TEXT BLOCK:

/Winnipeg-Sales-Book-to-CSV

Convert Winnipeg's Sales Book PDFs to CSV

Primary LanguagePythonMIT LicenseMIT

Winnipeg-Sales-Book-to-CSV

Convert Winnipeg's Sales Book PDFs to CSV

The City of Winnipeg provides real estate transaction data for the city in the form of a Sales Book.

http://winnipegassessment.com/AsmtTax/English/SelfService/SalesBooks.stm

This data is provided as tables within PDF documents. To make this data more accessible, it is necessary to convert it into a machine-readable format like CSV.

INFORMATION SUPPLIED:

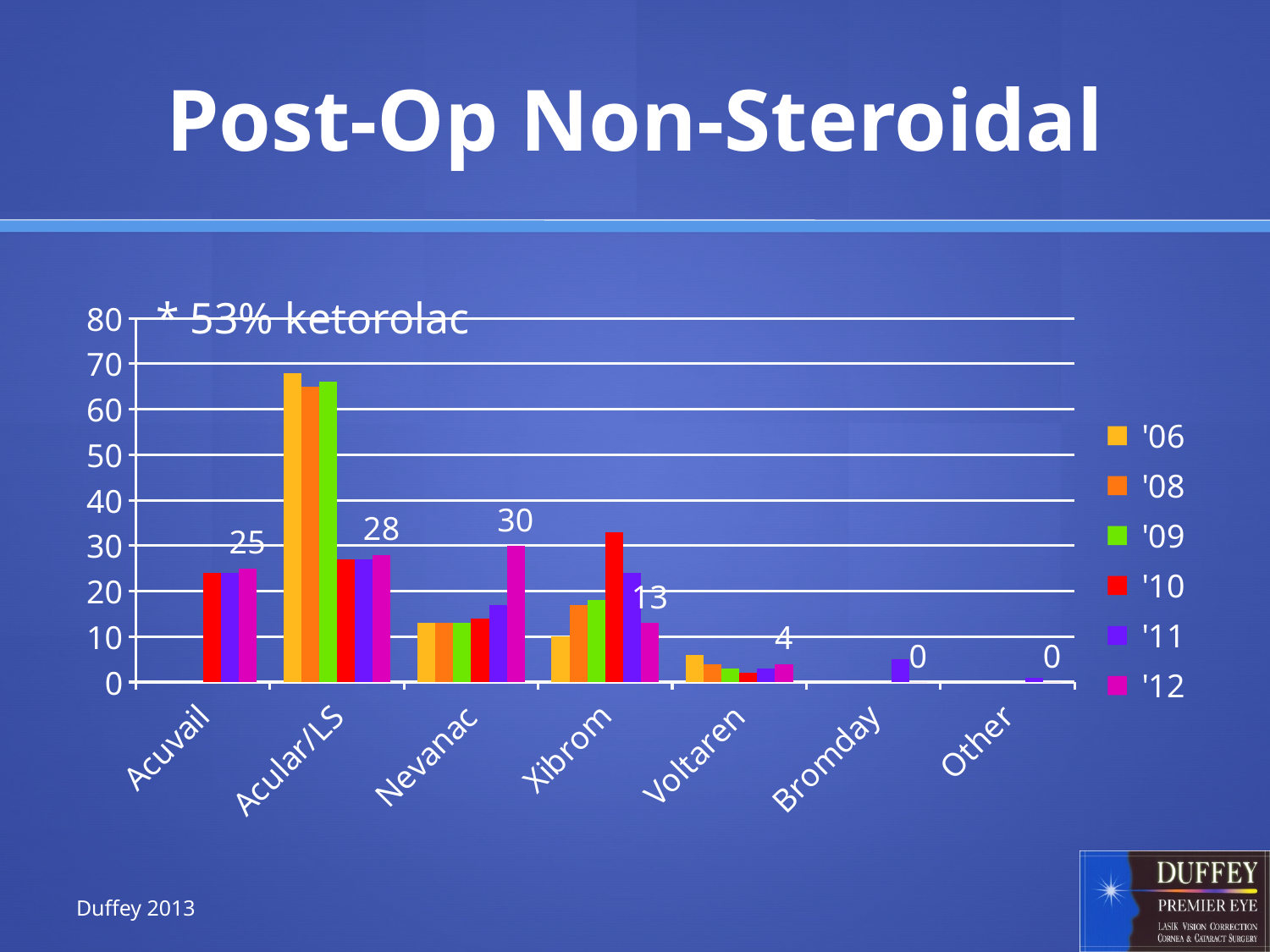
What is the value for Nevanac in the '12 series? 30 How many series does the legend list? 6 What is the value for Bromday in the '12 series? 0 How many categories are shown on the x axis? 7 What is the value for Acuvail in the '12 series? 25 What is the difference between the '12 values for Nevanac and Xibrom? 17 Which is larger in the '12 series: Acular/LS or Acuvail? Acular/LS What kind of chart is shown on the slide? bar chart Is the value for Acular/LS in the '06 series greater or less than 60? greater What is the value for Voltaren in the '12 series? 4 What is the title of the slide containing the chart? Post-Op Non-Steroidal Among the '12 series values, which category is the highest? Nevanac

EXERCISE 1: In the Winnipeg Sales Book converter description, in what form does the City of Winnipeg provide its real estate transaction data?
EXERCISE 2: Write a continuation of the Winnipeg Sales Book converter description, starting after its final sentence.

ANSWER SPACE 1: As a Sales Book, with the data in tables within PDF documents.

ANSWER SPACE 2:
Requirements:

  1. Pandas

conda install pandas

  1. Camelot

conda install -c conda-forge camelot-py

Usage:

  1. Collect the PDF data files with:

bash collect_urls.sh > file_list.txt

wget -i file_list.txt

This downloads the files to your current directory.

  1. Read the files in and convert to PDF, then clean them up.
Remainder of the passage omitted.